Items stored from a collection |
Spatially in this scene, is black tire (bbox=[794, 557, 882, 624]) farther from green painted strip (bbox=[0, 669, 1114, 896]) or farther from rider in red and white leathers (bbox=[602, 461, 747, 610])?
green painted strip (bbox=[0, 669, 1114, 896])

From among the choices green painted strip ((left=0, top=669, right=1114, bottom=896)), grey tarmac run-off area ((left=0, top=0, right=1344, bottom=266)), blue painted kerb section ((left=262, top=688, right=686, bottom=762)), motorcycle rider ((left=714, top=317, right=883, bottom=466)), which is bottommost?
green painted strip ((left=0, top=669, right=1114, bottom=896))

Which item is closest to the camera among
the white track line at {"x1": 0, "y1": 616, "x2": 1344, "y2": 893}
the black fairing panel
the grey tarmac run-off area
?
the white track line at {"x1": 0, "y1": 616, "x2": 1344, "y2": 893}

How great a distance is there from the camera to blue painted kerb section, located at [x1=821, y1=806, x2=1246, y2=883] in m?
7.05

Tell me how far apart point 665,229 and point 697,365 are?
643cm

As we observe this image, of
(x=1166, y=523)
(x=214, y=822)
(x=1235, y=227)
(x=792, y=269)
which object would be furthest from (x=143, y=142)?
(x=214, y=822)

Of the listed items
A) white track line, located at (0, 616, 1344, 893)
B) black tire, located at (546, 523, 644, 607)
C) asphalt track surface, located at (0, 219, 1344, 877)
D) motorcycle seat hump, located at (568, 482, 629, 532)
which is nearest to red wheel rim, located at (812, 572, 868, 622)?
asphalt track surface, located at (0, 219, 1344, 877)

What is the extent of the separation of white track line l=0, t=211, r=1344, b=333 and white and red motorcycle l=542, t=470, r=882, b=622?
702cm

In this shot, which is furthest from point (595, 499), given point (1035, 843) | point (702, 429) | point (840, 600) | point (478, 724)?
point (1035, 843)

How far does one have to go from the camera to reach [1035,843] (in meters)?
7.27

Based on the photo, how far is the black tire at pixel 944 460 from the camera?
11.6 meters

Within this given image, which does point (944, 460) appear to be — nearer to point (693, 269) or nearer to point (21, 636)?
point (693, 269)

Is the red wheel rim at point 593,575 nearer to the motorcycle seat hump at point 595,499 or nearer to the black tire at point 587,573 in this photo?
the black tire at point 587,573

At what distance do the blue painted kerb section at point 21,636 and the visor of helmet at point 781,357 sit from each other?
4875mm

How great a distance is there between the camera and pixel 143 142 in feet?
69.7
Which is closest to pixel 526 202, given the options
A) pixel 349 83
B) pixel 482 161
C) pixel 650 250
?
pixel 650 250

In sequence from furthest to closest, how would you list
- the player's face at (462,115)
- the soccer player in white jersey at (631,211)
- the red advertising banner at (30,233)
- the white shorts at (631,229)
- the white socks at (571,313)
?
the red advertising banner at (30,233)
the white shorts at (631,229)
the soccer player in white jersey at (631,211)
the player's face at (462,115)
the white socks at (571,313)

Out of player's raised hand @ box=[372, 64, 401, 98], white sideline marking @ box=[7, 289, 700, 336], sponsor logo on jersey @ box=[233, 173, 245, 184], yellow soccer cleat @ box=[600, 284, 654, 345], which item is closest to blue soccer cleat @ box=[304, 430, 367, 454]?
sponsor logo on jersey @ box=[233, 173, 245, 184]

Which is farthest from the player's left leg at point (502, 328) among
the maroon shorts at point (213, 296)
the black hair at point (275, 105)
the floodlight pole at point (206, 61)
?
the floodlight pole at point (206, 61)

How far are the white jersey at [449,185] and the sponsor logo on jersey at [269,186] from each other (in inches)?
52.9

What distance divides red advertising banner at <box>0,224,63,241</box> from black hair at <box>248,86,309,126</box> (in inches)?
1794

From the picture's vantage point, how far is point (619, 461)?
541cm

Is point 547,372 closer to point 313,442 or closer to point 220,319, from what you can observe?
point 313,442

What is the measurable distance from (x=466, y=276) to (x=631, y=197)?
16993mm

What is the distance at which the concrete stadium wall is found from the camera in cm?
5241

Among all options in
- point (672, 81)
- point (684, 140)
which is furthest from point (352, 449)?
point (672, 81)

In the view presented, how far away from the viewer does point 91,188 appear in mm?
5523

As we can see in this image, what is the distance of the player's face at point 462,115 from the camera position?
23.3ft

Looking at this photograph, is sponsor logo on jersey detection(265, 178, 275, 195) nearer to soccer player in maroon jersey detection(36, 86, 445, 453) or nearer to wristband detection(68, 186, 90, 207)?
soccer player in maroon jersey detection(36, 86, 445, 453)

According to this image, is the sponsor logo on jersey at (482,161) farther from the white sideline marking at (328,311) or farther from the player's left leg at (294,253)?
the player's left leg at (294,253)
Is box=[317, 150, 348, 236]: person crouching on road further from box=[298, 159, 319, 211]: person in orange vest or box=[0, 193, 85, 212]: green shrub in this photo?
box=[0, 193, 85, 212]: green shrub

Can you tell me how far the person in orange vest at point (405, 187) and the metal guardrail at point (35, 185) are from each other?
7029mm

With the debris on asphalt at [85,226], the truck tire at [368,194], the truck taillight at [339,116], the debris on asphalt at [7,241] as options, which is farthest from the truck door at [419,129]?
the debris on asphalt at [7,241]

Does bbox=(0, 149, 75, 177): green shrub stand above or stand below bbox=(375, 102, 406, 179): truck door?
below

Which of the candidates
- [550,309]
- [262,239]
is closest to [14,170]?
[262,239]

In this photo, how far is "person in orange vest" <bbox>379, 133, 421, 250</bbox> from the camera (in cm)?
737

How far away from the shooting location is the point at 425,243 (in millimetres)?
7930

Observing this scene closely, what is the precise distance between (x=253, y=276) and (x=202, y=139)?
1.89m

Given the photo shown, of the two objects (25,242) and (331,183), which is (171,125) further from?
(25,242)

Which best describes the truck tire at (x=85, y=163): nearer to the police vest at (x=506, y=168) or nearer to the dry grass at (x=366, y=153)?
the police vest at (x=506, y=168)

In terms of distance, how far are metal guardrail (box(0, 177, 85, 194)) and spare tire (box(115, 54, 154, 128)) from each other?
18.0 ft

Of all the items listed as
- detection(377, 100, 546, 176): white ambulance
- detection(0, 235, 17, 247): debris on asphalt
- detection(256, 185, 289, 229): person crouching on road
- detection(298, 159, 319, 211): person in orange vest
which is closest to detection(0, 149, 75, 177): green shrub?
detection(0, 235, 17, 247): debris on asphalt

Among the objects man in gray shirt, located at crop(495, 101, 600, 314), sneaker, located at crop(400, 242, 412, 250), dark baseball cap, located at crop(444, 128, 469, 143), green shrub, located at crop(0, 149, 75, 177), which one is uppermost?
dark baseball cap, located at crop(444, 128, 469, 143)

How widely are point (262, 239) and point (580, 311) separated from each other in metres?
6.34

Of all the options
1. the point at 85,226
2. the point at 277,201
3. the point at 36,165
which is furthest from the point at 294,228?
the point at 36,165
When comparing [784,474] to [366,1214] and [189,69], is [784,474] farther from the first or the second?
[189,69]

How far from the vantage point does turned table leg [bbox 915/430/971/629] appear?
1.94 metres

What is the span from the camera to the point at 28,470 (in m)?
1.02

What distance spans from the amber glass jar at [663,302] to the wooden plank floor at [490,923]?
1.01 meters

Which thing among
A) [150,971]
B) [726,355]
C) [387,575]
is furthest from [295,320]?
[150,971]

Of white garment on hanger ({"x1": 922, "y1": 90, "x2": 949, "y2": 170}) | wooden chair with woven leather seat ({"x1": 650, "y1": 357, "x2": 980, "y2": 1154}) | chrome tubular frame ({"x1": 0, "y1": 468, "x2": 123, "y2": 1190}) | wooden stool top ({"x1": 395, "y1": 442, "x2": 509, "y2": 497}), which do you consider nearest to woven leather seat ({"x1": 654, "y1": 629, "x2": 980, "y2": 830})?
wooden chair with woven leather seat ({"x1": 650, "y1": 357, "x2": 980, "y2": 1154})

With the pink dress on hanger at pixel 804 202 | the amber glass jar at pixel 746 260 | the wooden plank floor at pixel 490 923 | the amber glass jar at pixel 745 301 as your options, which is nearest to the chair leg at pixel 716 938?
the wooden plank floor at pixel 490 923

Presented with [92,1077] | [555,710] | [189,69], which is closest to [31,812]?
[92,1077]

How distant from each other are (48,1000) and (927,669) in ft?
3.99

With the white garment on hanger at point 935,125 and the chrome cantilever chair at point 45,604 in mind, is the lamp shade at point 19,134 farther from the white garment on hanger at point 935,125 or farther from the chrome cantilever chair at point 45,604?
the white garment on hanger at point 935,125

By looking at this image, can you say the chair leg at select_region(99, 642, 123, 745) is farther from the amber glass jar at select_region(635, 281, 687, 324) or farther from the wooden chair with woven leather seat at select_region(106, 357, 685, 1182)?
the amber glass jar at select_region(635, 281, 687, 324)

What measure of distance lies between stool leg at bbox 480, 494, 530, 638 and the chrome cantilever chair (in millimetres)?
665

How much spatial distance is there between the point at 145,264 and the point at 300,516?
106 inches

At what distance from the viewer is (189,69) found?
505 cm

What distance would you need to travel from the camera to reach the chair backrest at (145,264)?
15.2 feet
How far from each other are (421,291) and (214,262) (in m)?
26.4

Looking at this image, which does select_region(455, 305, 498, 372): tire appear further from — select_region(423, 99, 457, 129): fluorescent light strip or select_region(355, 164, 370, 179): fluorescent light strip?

Task details | Set down, without any alteration, the lines of the records from the line that contains "Which best describes" through the line that contains "1.01 meters".

Solution for this exercise |
Which best describes the truck tire at (x=85, y=163): nearer to the police vest at (x=506, y=168) or nearer to the dry grass at (x=366, y=153)?
the police vest at (x=506, y=168)

In terms of distance, how far are metal guardrail (box(0, 177, 85, 194)) and spare tire (box(115, 54, 154, 128)) from each other?
18.0 ft

Of all the items listed as
- detection(377, 100, 546, 176): white ambulance
- detection(0, 235, 17, 247): debris on asphalt
- detection(256, 185, 289, 229): person crouching on road
- detection(298, 159, 319, 211): person in orange vest
which is closest to detection(0, 149, 75, 177): green shrub?
detection(0, 235, 17, 247): debris on asphalt

Among the objects man in gray shirt, located at crop(495, 101, 600, 314), sneaker, located at crop(400, 242, 412, 250), dark baseball cap, located at crop(444, 128, 469, 143), green shrub, located at crop(0, 149, 75, 177), which one is uppermost?
dark baseball cap, located at crop(444, 128, 469, 143)

How widely are point (262, 239) and point (580, 311) separated from each other in metres?
6.34

Of all the options
1. the point at 85,226
2. the point at 277,201
3. the point at 36,165
which is furthest from the point at 294,228?
the point at 36,165
When comparing [784,474] to [366,1214] and [189,69], is [784,474] farther from the first or the second?
[189,69]

How far from the vantage point does turned table leg [bbox 915/430/971/629] appear?
1.94 metres

What is the span from the camera to the point at 28,470 (in m)?
1.02

What distance spans from the amber glass jar at [663,302] to the wooden plank floor at [490,923]?
1.01 meters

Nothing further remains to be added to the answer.